Directives =>
**A)** Reproduce the passage of the article on the blindfold chess exhibition from "Tuesday 24 October" to "with good reason.".
**B)** Answer these questions using the article on the blindfold chess exhibition:
(i) In which room was the exhibition held?
(ii) Who announced the rules?
(iii) Which opponent was the first to resign?

--- Start of Extract provided ---

Pawn Star


Tuesday 24 October 2006, Commodores Room, Guernsey Yacht Club, 7.10pm. 35 year old Swedish chess grandmaster Tiger Hillarp-Persson paces nervously and then swiftly leaves the room. He seems tense, and with good reason.

Imagine you are due to play a game of chess with an opponent who was also playing five other players at the same time. Imagine that your opponent was playing all six games without having sight of the board and had to remember where all of both his and your pieces are throughout the game. You might think you're in with a pretty good chance of winning. But when you're playing a grandmaster, it's not that cut and dried.

This is not as crazy as it might sound. Blindfold chess is a recognised method of play in which the players don't have sight of the positions of the pieces, or any physical contact with them. Moves are communicated via a recognised chess notation. This method was first played relatively early on in the history of chess, with the first game being played in the seventh or eighth century AD in the Middle East. Originally, in Europe, it was used as a way to handicap a chess master when facing a weaker opponent. Sometimes it was played just to show off!

Tiger returns to the room a few minutes later and takes his place in front of his six opponents (all members of the Guernsey Chess Club) who are sat side by side. His opponents are:

Board 1 - Brian Gabriel Board 2 - Peter Rowe Board 3 - Terry Harnden Board 4 - Greg Lowe Board 5 - Kerry Bateman Board 6 - Jonathan Spicer

Whilst Tiger isn't physically blindfolded, he does sit with his back to them. At 7.25, arbiter David Sedgwick announces the rules. 'This is an exhibition, not a competition', he states, 'so Tiger will be given a little help if need be!' He goes on to say that Tiger will no doubt be looking for a 6 - 0 victory.

At 7.27 Tiger calls out his first move. In fact he makes his first six moves one after the other with a similar move on each of his boards. Then Brian Gabriel makes his first move with Tiger making his next move on board 1 immediately after. The game goes on like this with each player making his move and Tiger making his move before moving on to the next board. After Jonathan Spicer's first move, Tiger takes his first pause of the night. He is silent for only about twenty seconds before making his next move.

Tiger's success depends on absolute silence, a clear focussed head and amazing levels of concentration and mental stamina. At first he seems very composed and quite relaxed but as time goes on, his pauses last longer and longer and it is impossible not to wonder exactly what is going through this man's head.

Having said that, it is not as if there was ever any doubt that Tiger could perform. Exactly one hour after the first game begins, it ends with Brian Gabriel resigning his king. One down, five to go!

About twenty minutes later, Tiger has to leave the room briefly taking care not to look at any of the boards as he leaves. He returns a couple of minutes later, almost moonwalking to avoid catching sight of any of the boards and continues playing. Minutes later, Kerry Bateman resigns his knight. In the next ten minutes, both Greg Lowe and Terry Harnden resign leaving only Peter Rowe, Treasurer of the Chess Club and Island Champion, and Junior Chess Club member Jonathan Spicer, the youngest competitor of the evening.

--- End of Extract provided ---
--- Start of Raw data ---

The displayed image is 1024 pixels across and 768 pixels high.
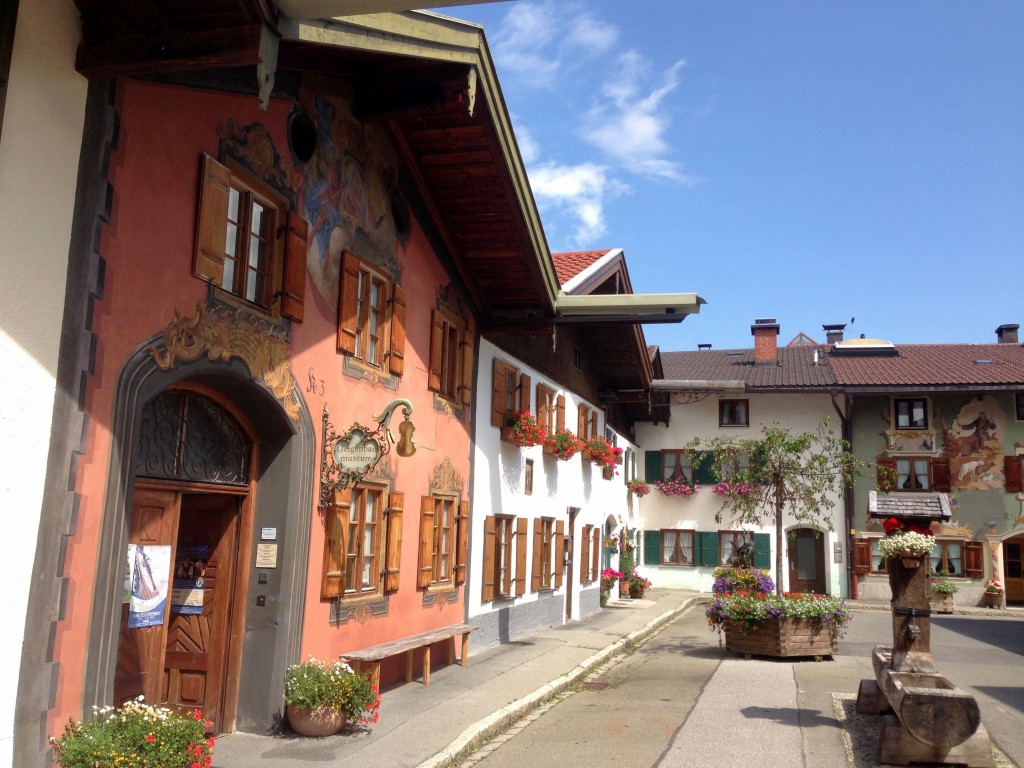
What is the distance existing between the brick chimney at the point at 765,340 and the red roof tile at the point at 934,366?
2037mm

--- End of Raw data ---

Written responses =>
**A)**
Tuesday 24 October 2006, Commodores Room, Guernsey Yacht Club, 7.10pm. 35 year old Swedish chess grandmaster Tiger Hillarp-Persson paces nervously and then swiftly leaves the room. He seems tense, and with good reason.

**B)**
(i) The Commodores Room, Guernsey Yacht Club
(ii) David Sedgwick, the arbiter
(iii) Brian Gabriel